TO DO -
If pictures are present, leave them out, and copy the data word for word.

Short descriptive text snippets
________
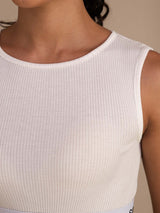 [Valkoinen] SilkSilky-FI Sleeveless Crew Neck Women's Outfit Sets 004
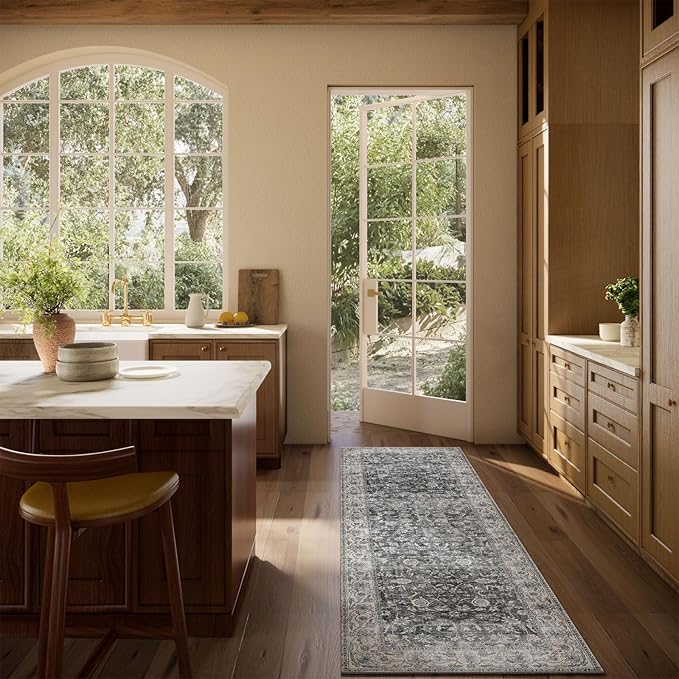 Runner Rug Washable Kitchen Runner: 2'x 6' Hallway Runner Rugs Stain Resistant Non Slip Low Pile Soft Boho Carpet Runners for Hallways Bedroom Entryway Indoor Beside Bathroom Laundry Room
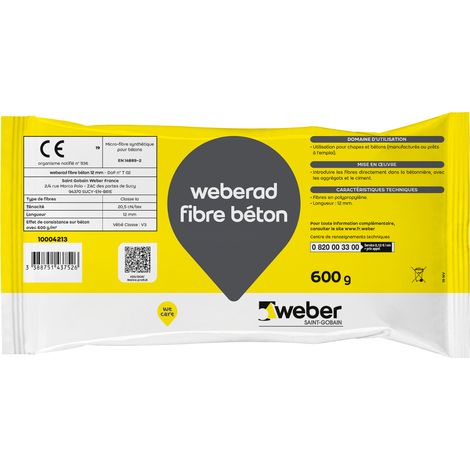 Weber Saint-Gobain Microfibre synthétique pour augmenter la capacité de déformation des mortiers 12mm, Weberad fibre béton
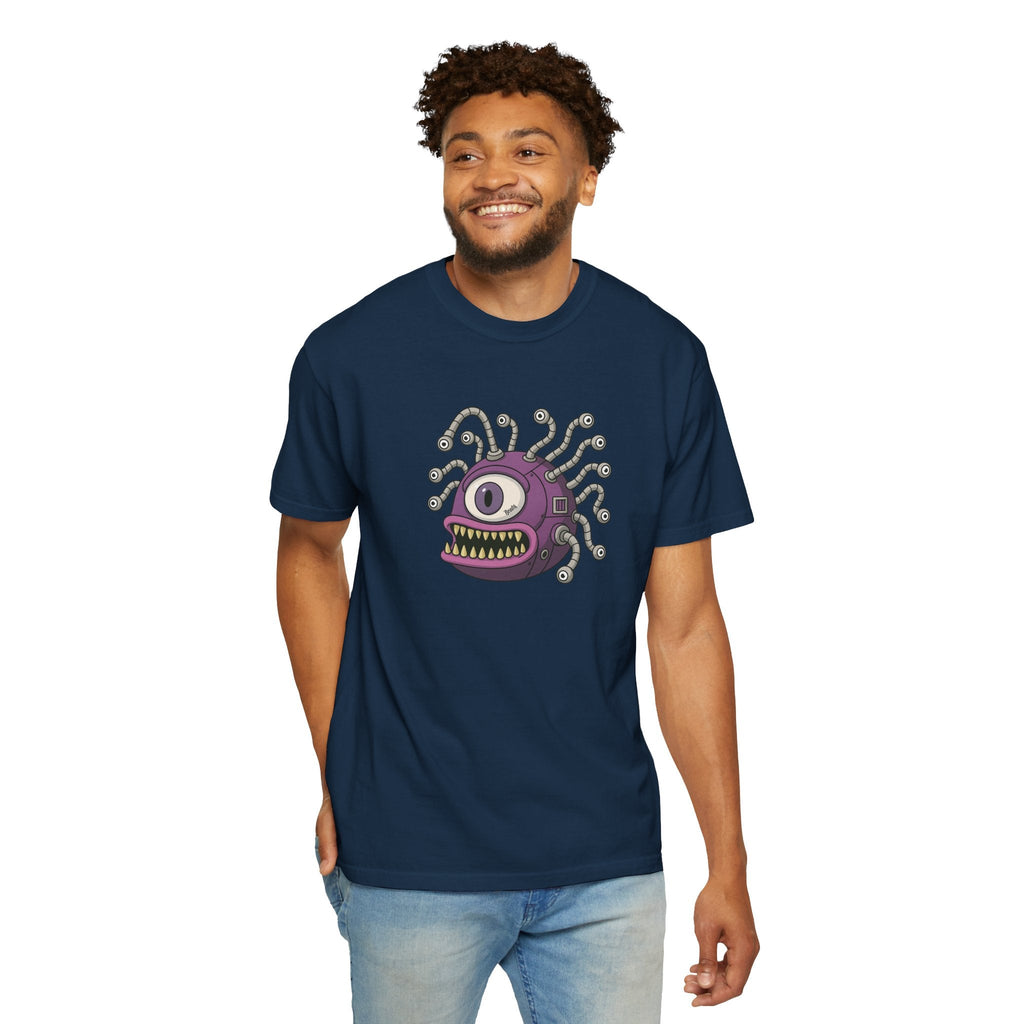 Retro Purple One-Eyed Creature Graphic Tee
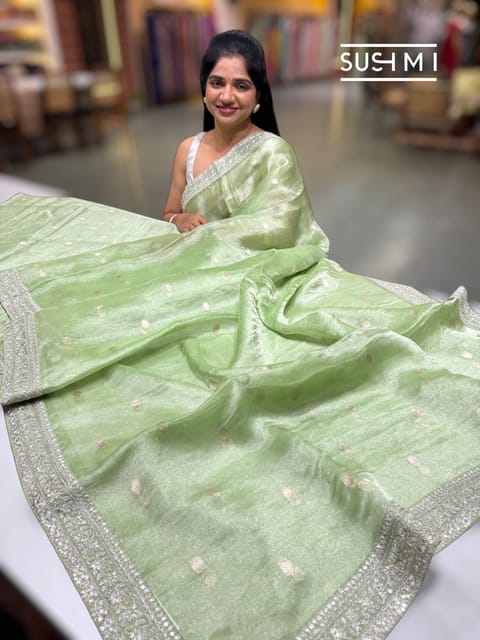 Apple Green Banarasi Tissue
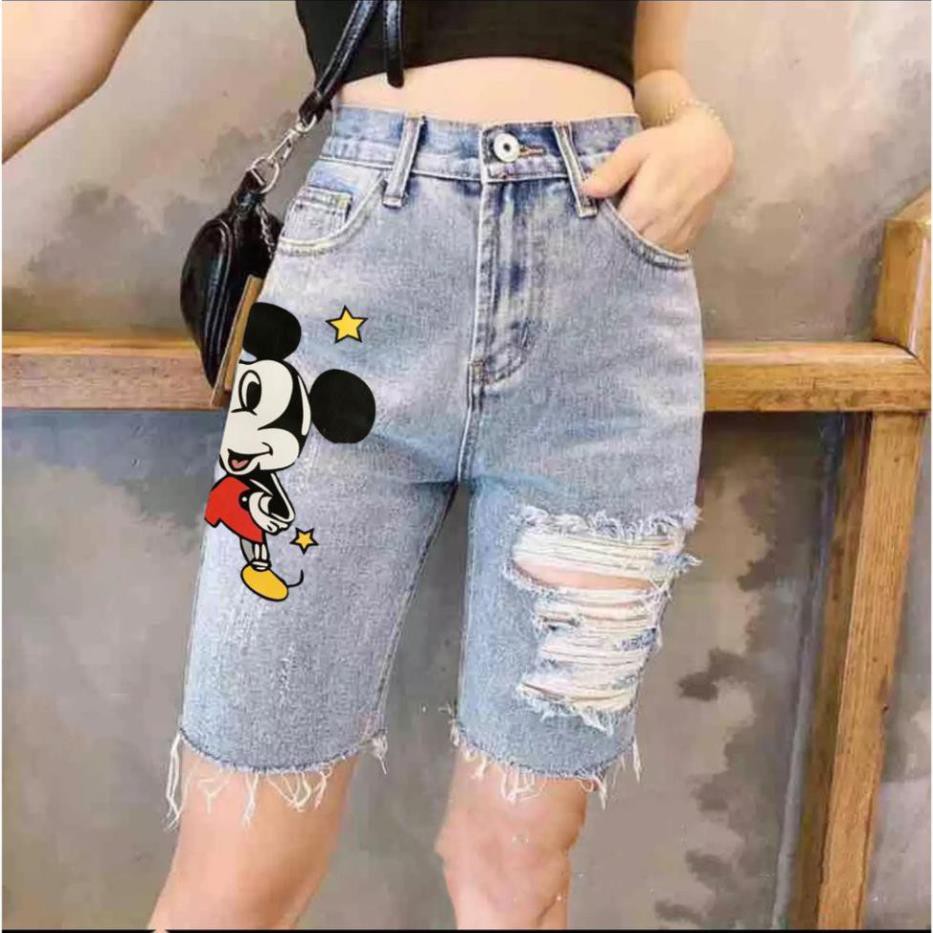 Quần jean ngố / lửng BIG SIZE lưng cao, co dãn mạnh rách kiểu đẹp IN HÌNH chuột mickey 3459 moliruan 🥇 ་ ..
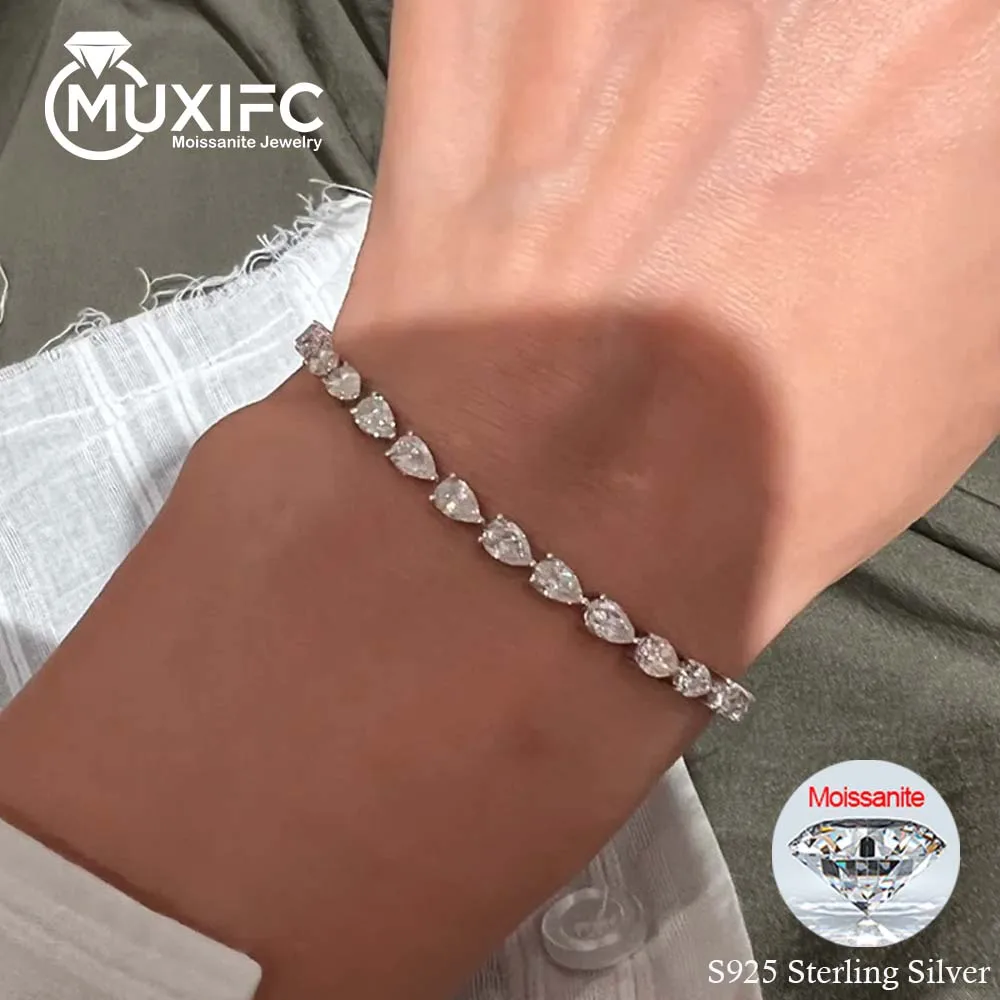 MUXIFC 4*6mm Pear Cut Moissanite Tennis Bracelets for Women 3x5mm Full Lab Diamond Teardrop Bracelet With Certified 925 Silver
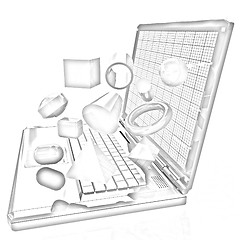 Image showing Powerful laptop specially for 3d graphics and software 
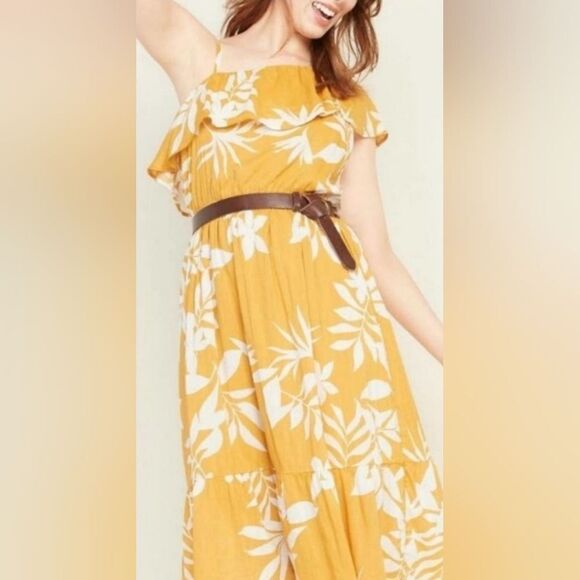 🍑Old Navy Mustard Yellow Adjustable Strap Sleeveless Dress Size 2X - Picture 1 of 12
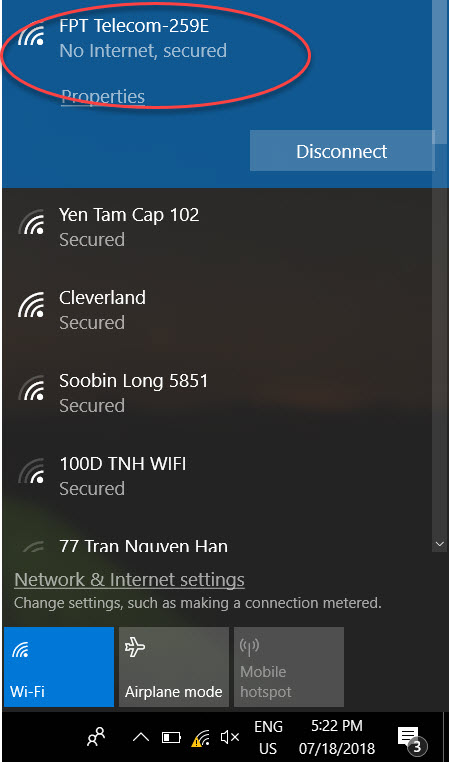 windows 10 no internet secured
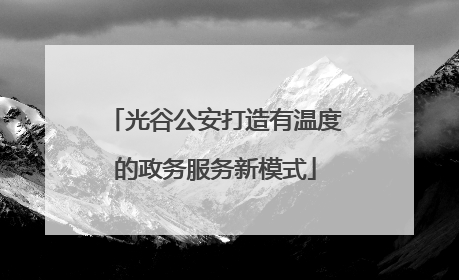光谷公安打造有温度的政务服务新模式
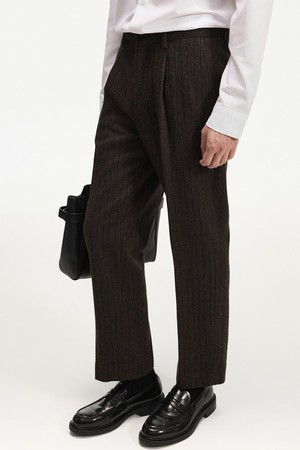 Tapered Fit Wool Herringbone Pants (Brown) TNPA6F103W2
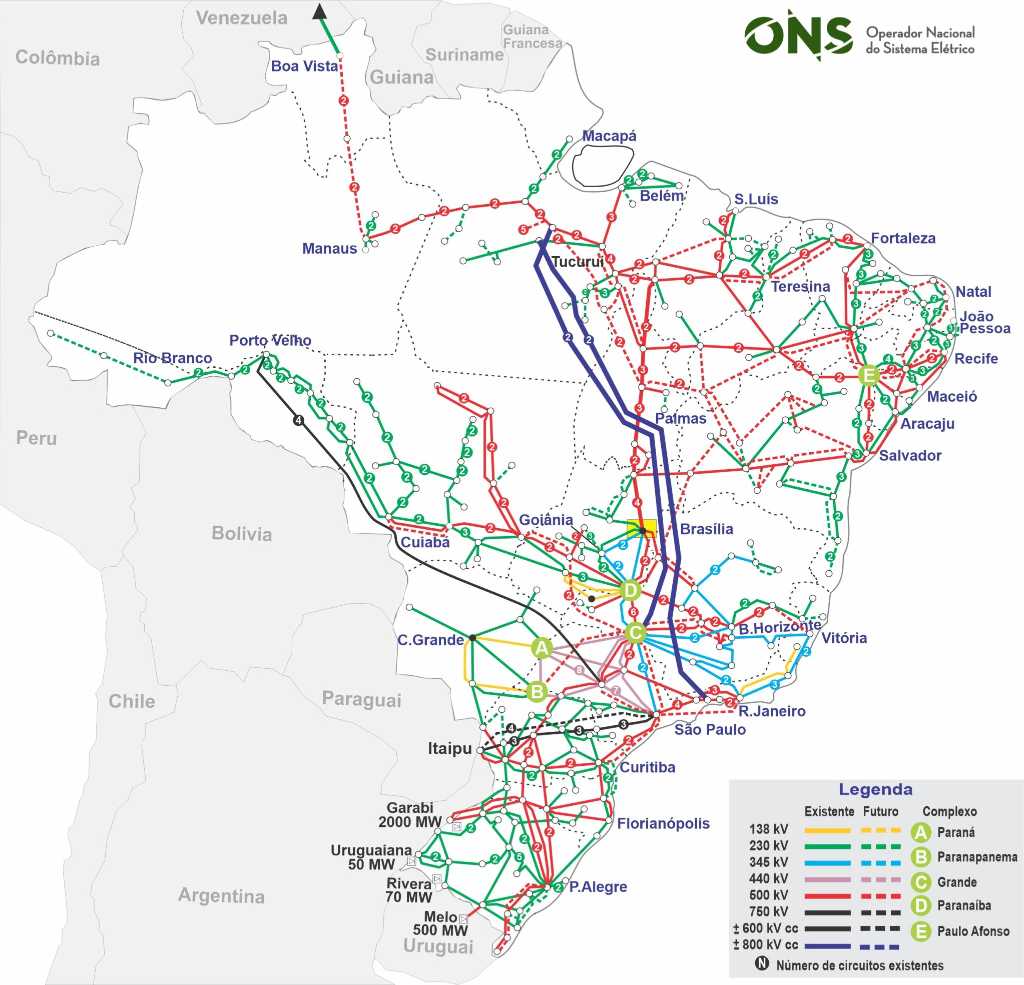 Mapa das linhas de transmissão no Brasil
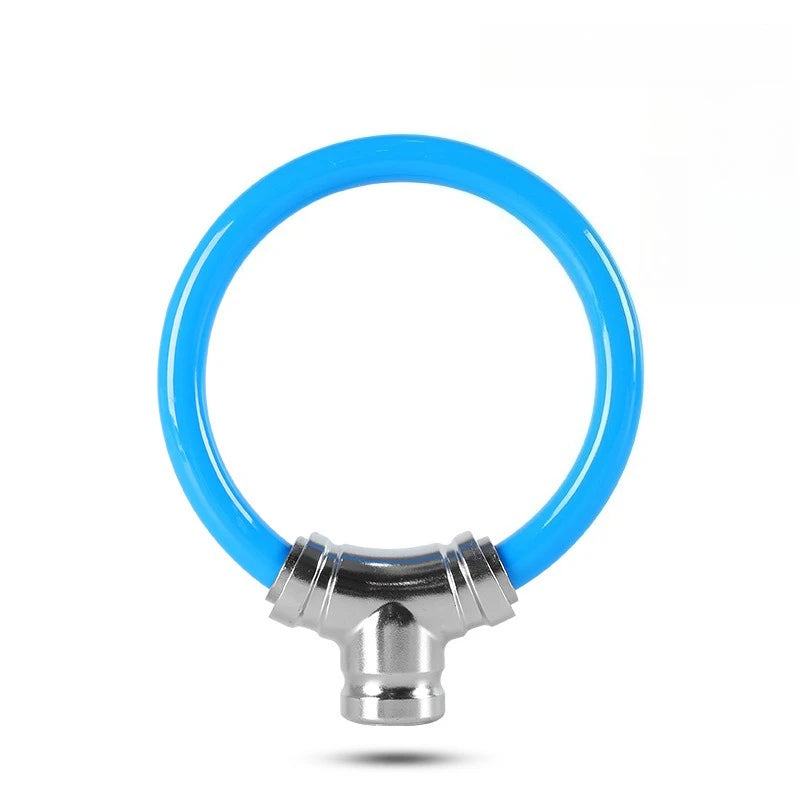 Bicycle Lock Mountain Bike Road Bike Bold Cable Lock Gold Ring Lock Battery Car Waterproof Shear-resistant and Anti-theft Lock Zpaxo blue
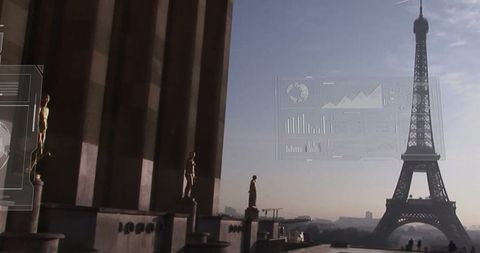 Holographic Display Over Paris Skyline with Eiffel Tower View
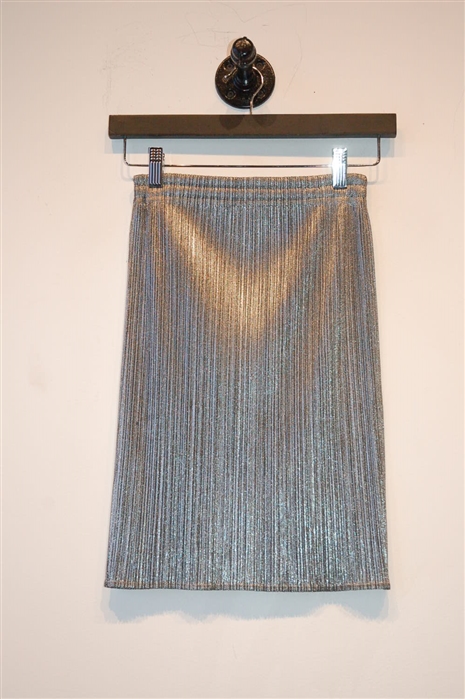 Metallic Silver Issey Miyake - Pleats Please Pencil Skirt, size S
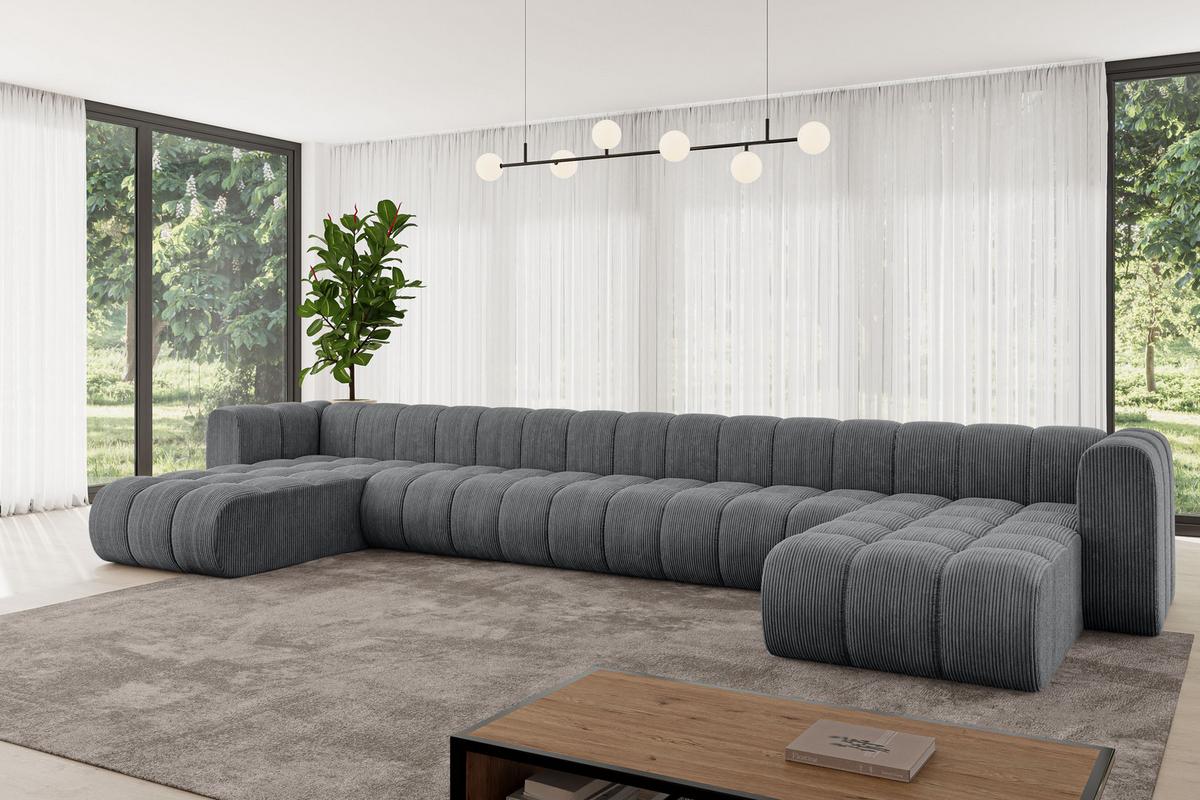 WOHNLANDSCHAFT modulares Sofa Joren-U3 - 501x177x70 cm Dunkelgrau - Dunkelgrau, Holzwerkstoff/Textil (501/70/177cm) - ALTDECOR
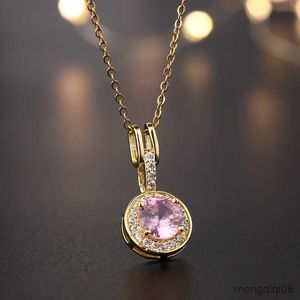 Pendentif Colliers De Mode Délicat Or Rond Cristal Collier Personnalité De Mariée De Mariage Réception Bijoux Cadeau D'anniversaire Pour La Mère R230612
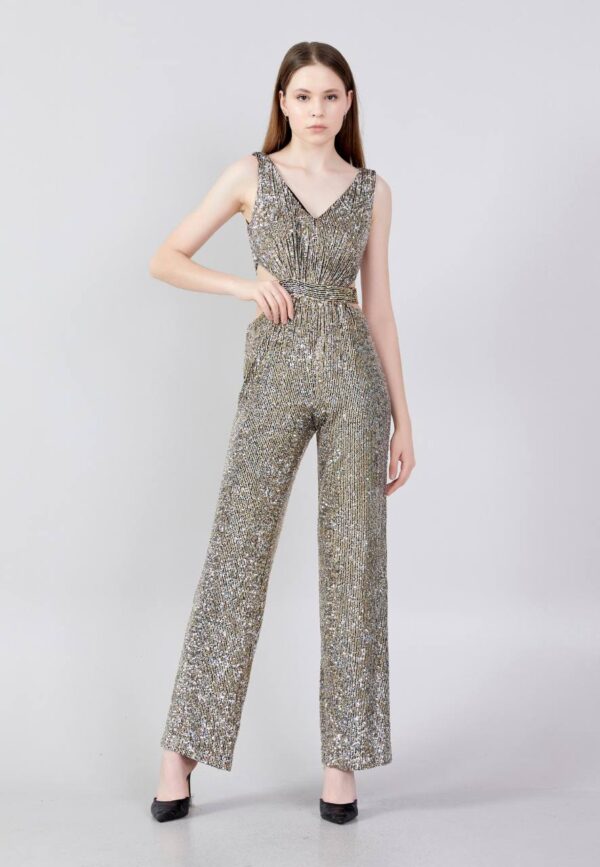 Sleeveless Sequin Regular Fit Regular Gold/ Black Evening Jumpsuit - Image 2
________
EXERCISE RESULT -
 [Valkoinen] SilkSilky-FI Sleeveless Crew Neck Women's Outfit Sets 004
 Runner Rug Washable Kitchen Runner: 2'x 6' Hallway Runner Rugs Stain Resistant Non Slip Low Pile Soft Boho Carpet Runners for Hallways Bedroom Entryway Indoor Beside Bathroom Laundry Room
 Weber Saint-Gobain Microfibre synthétique pour augmenter la capacité de déformation des mortiers 12mm, Weberad fibre béton
 Retro Purple One-Eyed Creature Graphic Tee
 Apple Green Banarasi Tissue
 Quần jean ngố / lửng BIG SIZE lưng cao, co dãn mạnh rách kiểu đẹp IN HÌNH chuột mickey 3459 moliruan 🥇 ་ ..
 MUXIFC 4*6mm Pear Cut Moissanite Tennis Bracelets for Women 3x5mm Full Lab Diamond Teardrop Bracelet With Certified 925 Silver
 Image showing Powerful laptop specially for 3d graphics and software 
 🍑Old Navy Mustard Yellow Adjustable Strap Sleeveless Dress Size 2X - Picture 1 of 12
 windows 10 no internet secured
光谷公安打造有温度的政务服务新模式
 Tapered Fit Wool Herringbone Pants (Brown) TNPA6F103W2
 Mapa das linhas de transmissão no Brasil
 Bicycle Lock Mountain Bike Road Bike Bold Cable Lock Gold Ring Lock Battery Car Waterproof Shear-resistant and Anti-theft Lock Zpaxo blue
 Holographic Display Over Paris Skyline with Eiffel Tower View
 Metallic Silver Issey Miyake - Pleats Please Pencil Skirt, size S
 WOHNLANDSCHAFT modulares Sofa Joren-U3 - 501x177x70 cm Dunkelgrau - Dunkelgrau, Holzwerkstoff/Textil (501/70/177cm) - ALTDECOR
 Pendentif Colliers De Mode Délicat Or Rond Cristal Collier Personnalité De Mariée De Mariage Réception Bijoux Cadeau D'anniversaire Pour La Mère R230612
 Sleeveless Sequin Regular Fit Regular Gold/ Black Evening Jumpsuit - Image 2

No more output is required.